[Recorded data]
══════

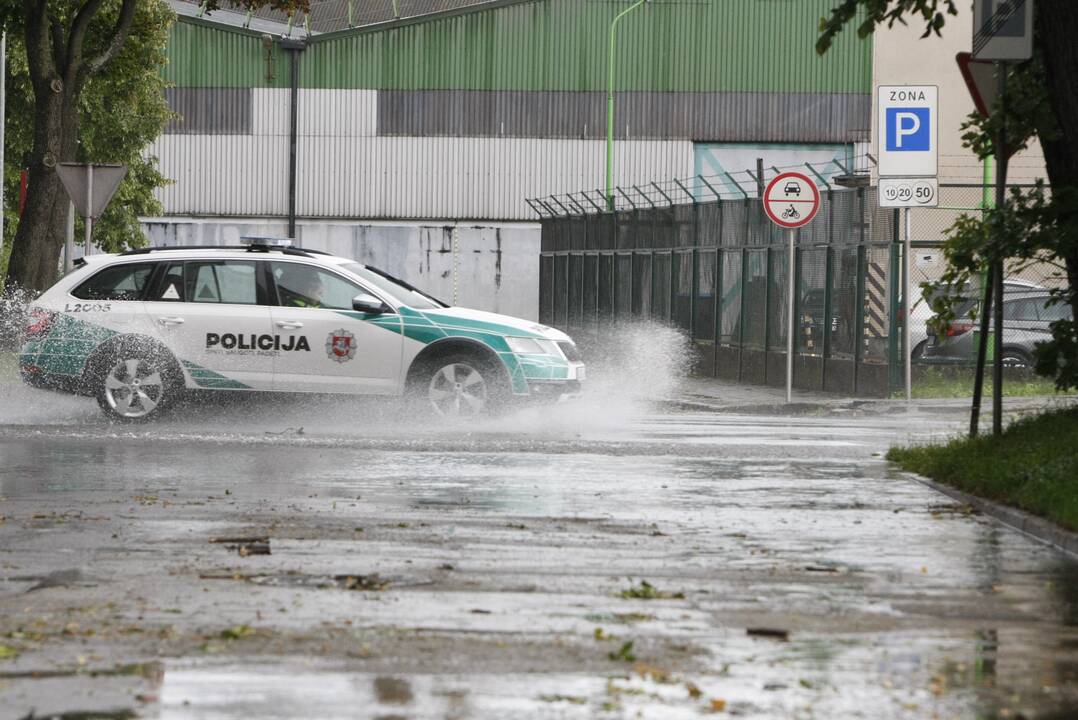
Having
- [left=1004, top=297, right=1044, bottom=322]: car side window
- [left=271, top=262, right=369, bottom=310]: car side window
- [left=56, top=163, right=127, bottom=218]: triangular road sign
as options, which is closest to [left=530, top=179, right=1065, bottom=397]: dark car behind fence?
[left=1004, top=297, right=1044, bottom=322]: car side window

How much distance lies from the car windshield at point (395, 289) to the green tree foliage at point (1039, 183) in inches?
210

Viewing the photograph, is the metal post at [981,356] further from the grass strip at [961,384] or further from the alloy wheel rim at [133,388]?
the grass strip at [961,384]

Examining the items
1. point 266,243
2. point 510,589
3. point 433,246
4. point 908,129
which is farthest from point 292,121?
point 510,589

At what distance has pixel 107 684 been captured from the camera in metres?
5.89

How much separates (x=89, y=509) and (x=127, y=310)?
654cm

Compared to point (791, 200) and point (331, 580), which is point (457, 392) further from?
point (331, 580)

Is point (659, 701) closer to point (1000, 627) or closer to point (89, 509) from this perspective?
point (1000, 627)

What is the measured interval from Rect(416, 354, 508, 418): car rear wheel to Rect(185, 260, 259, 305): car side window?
1.74 meters

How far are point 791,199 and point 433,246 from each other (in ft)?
114

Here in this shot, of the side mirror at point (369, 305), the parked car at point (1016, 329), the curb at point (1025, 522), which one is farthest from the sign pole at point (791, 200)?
the curb at point (1025, 522)

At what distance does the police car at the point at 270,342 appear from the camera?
55.2ft

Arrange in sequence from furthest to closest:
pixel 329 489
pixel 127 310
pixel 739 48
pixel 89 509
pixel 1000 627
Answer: pixel 739 48 → pixel 127 310 → pixel 329 489 → pixel 89 509 → pixel 1000 627

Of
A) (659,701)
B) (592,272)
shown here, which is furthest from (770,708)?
(592,272)

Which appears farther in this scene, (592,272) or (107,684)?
(592,272)
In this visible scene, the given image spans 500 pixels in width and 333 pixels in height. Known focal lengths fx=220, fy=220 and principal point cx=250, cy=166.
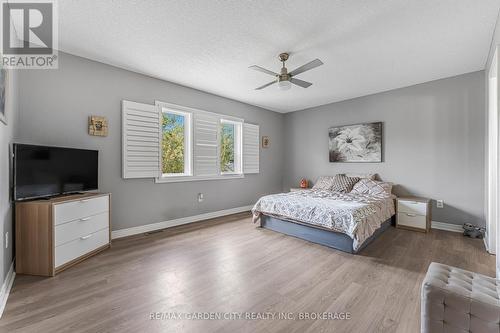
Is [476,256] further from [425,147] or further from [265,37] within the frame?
[265,37]

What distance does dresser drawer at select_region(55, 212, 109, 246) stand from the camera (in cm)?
238

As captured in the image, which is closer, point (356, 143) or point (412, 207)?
point (412, 207)

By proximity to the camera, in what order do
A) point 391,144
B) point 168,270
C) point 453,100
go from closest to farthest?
point 168,270, point 453,100, point 391,144

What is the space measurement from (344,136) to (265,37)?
11.1 feet

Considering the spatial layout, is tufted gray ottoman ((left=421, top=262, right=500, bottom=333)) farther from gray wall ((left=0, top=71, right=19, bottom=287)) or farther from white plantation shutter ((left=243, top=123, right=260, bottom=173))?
white plantation shutter ((left=243, top=123, right=260, bottom=173))

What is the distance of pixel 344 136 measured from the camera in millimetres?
5195

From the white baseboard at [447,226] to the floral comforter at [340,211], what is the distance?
78 cm

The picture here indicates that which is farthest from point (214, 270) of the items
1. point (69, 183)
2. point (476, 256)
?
point (476, 256)

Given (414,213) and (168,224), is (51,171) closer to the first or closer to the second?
(168,224)

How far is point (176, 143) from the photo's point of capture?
4340 mm

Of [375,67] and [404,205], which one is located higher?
[375,67]

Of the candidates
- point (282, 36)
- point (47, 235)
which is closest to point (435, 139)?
point (282, 36)

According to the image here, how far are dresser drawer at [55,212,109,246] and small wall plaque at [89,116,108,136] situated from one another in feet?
3.95

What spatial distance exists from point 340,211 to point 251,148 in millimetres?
3031
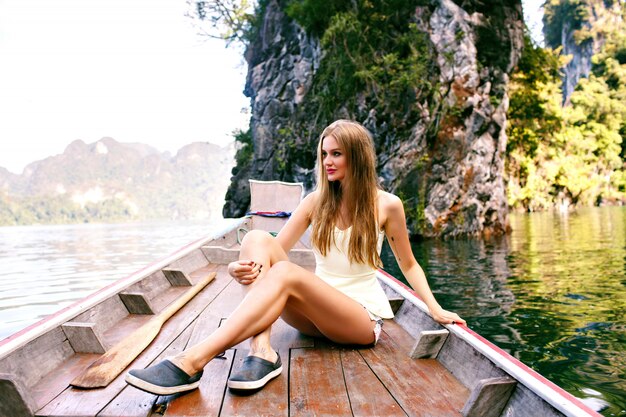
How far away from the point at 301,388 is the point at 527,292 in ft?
17.6

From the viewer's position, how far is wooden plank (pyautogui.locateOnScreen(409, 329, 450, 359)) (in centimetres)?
255

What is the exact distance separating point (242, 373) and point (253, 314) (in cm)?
25

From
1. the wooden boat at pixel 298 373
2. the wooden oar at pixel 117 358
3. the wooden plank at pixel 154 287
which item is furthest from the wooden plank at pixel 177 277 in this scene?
the wooden oar at pixel 117 358

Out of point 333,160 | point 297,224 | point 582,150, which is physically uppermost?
point 582,150

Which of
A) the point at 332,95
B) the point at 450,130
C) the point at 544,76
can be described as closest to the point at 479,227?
the point at 450,130

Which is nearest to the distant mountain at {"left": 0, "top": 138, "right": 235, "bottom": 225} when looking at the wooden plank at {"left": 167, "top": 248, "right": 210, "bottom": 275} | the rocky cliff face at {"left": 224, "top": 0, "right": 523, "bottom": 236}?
the rocky cliff face at {"left": 224, "top": 0, "right": 523, "bottom": 236}

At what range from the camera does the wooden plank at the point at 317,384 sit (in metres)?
2.00

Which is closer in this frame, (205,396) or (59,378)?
(205,396)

══════

Everything from the line containing "Out of point" to the end of the data above should be quoted exactly, please, both ends included, and nothing outside that span.

Out of point 333,160 | point 297,224 | point 582,150, which is physically uppermost?
point 582,150

Which of
A) the point at 332,95
B) the point at 450,130
C) the point at 544,76
can be described as closest to the point at 479,227?
the point at 450,130

Which is nearest to the distant mountain at {"left": 0, "top": 138, "right": 235, "bottom": 225} when looking at the wooden plank at {"left": 167, "top": 248, "right": 210, "bottom": 275} | the rocky cliff face at {"left": 224, "top": 0, "right": 523, "bottom": 236}?
the rocky cliff face at {"left": 224, "top": 0, "right": 523, "bottom": 236}

At what range from the camera does the wooden plank at the point at 317,384 sit (in metres)?
2.00

Which is closer in this frame, (205,396) or (59,378)?
(205,396)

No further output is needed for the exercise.